Impact of EU Regulation No 650/2012
That said, things have changed as a consequence of the EU Regulation No 650/2012 of 4th July 2012, on “jurisdiction, applicable law, recognition and enforcement of decisions and acceptance and enforcement of authentic instruments in matters of succession and on the creation of a European Certificate of Succession”.
Article 21 of that Regulation establishes, as a general rule, that “the law applicable to the succession as a whole shall be the law of the State in which the deceased maintained habitual residence at the time of death”. Where, by way of exception, it is clear from all the circumstances of the case that, at the time of death, the deceased was manifestly more closely connected with a State other than the State whose law would be applicable under the previous paragraph, the law applicable to the succession shall be the law of that other State.
According to Article 22, a person may choose as the law that governs the succession of their assets as a whole, the law of that State whose nationality they possessed at the time of making the choice, or at the time of death. This Regulation entered into force on the 17th of August 2015.
No Valid Will
As a result, if there is no valid will, that states that the testator wishes to apply the rules of their country of origin, and the testator was ordinarily resident in Spain at the time of death, the the rules of intestacy of Spain will apply.

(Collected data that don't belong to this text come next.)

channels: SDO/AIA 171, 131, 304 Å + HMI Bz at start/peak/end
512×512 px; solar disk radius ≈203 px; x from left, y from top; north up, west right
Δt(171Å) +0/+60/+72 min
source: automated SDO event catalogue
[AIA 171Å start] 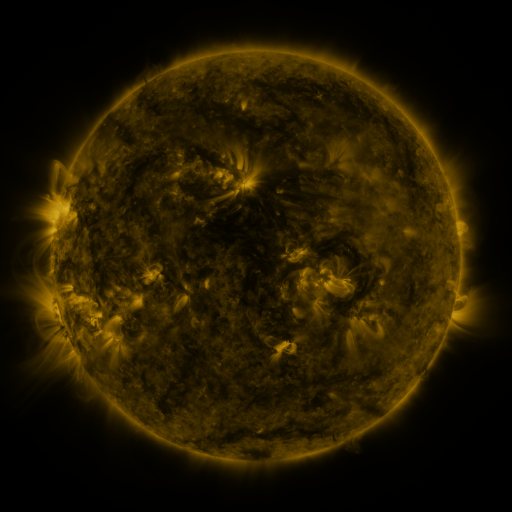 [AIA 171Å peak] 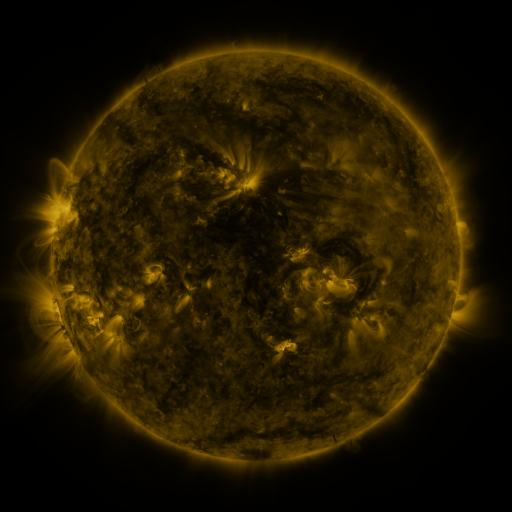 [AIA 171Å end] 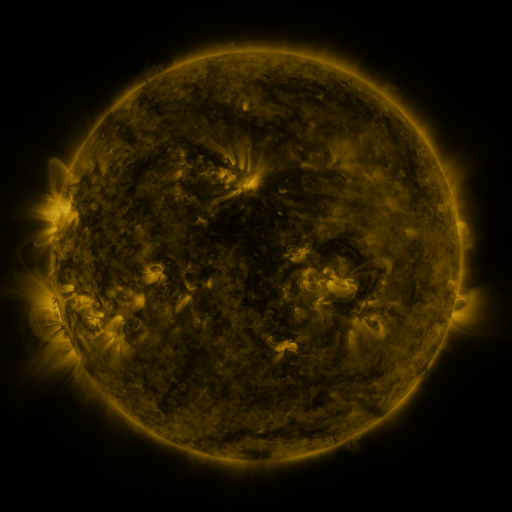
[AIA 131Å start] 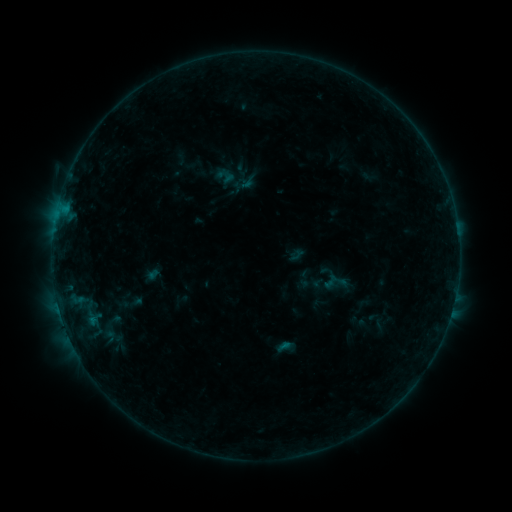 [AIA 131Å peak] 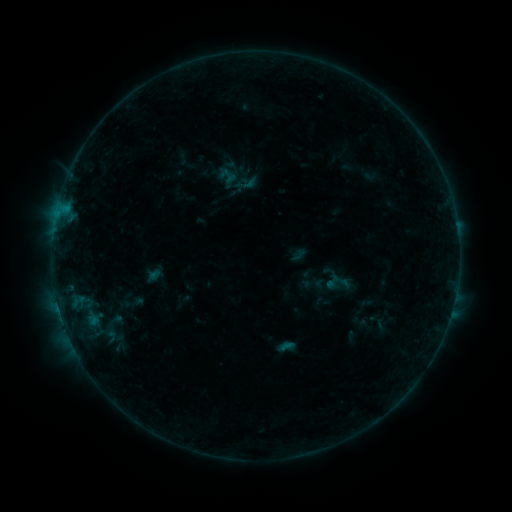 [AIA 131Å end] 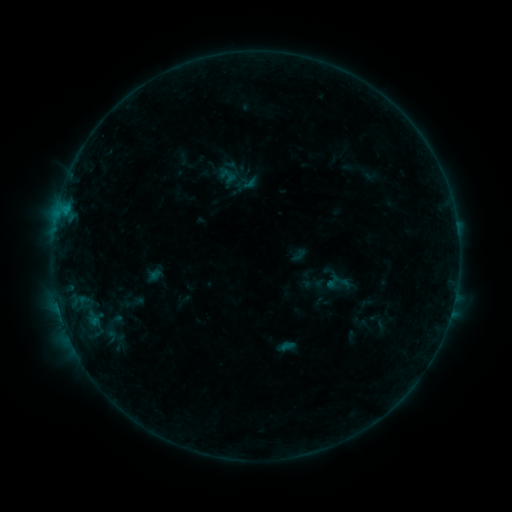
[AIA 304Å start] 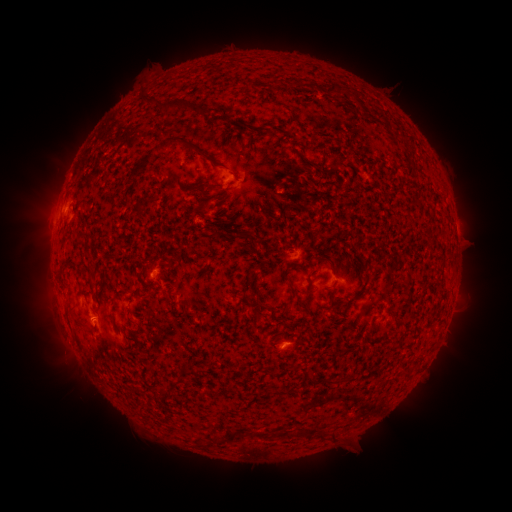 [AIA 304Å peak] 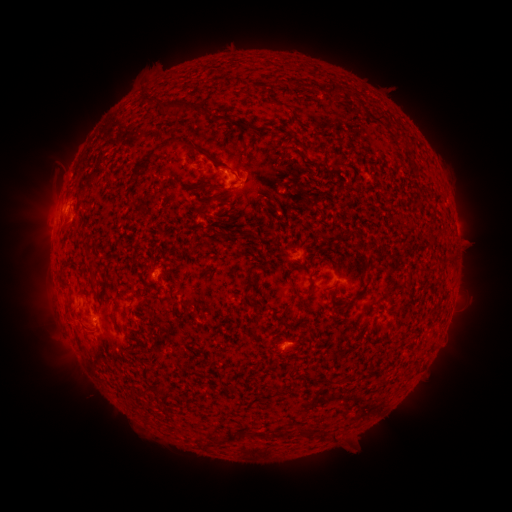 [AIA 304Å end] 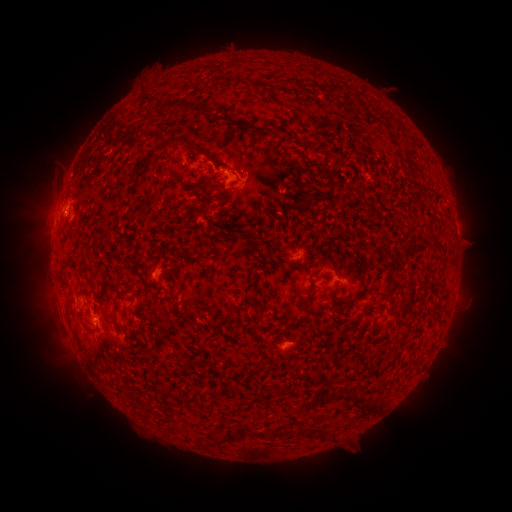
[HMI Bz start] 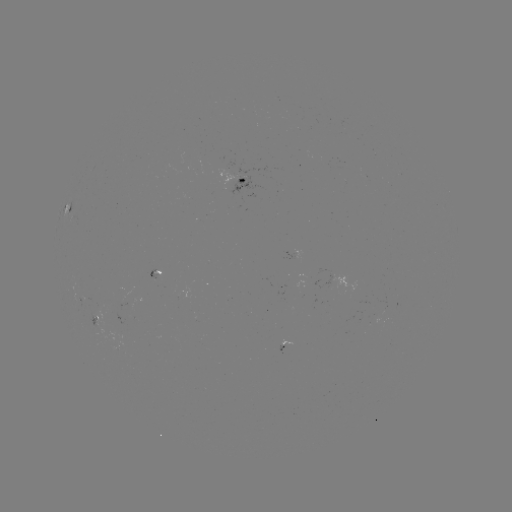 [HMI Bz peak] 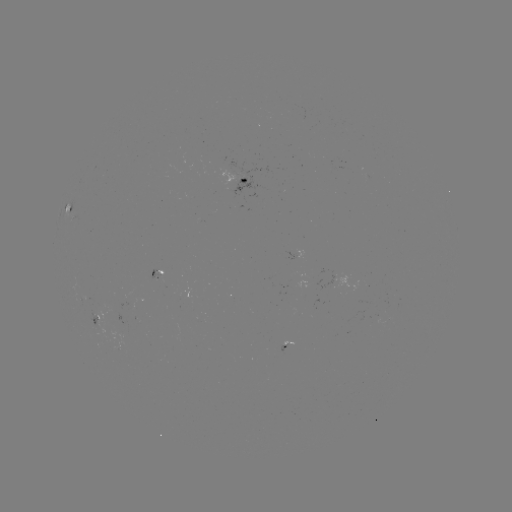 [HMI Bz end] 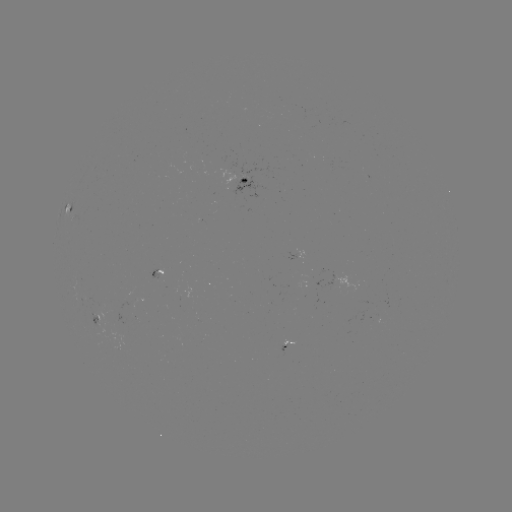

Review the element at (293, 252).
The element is emerging-flux region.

If such rules do not apply, for instance because the testator was ordinarily resident in the UK, then the rules of intestacy local to their place of residence in the UK will apply.
Documentation Required to Process an Inheritance if no Will
In the UK it is typical, in the absence of a last will and testament, for a close relative to swear an oath and obtain ‘Letters of Administration’ which confer the right to deal with any assets in the name of the deceased, in accordance with the laws of intestacy.
Matters become complicated in Spain as a result of the local notary and land registrar sometimes insisting on Spanish documents, impossible to obtain from the UK.
Ultimately, some notaries will accept the Letters of Administration, duly legalised and translated by a sworn translator. Others will require a certificate of law from a legal source in the UK (such as a notary or a solicitor) which states the applicable line of succession according to the rules of intestacy of that region of the UK.
The above will be required together with a death certificate (if death took place outside of Spain then this death certificate may also need to be translated and legalised) and also identification documents relating to the beneficiaries and NIE numbers.
So, in summary, if you are planning to become resident in a European country other than the country of your nationality, such as say Spain, and you wish the rules of succession of your country of origin, say England, to apply, then you must state this explicitly in your Last Will and Testament. Otherwise, Spanish law will apply and the system of forced heirs that pre-determines the beneficiaries rather than permitting you to elect them, will apply.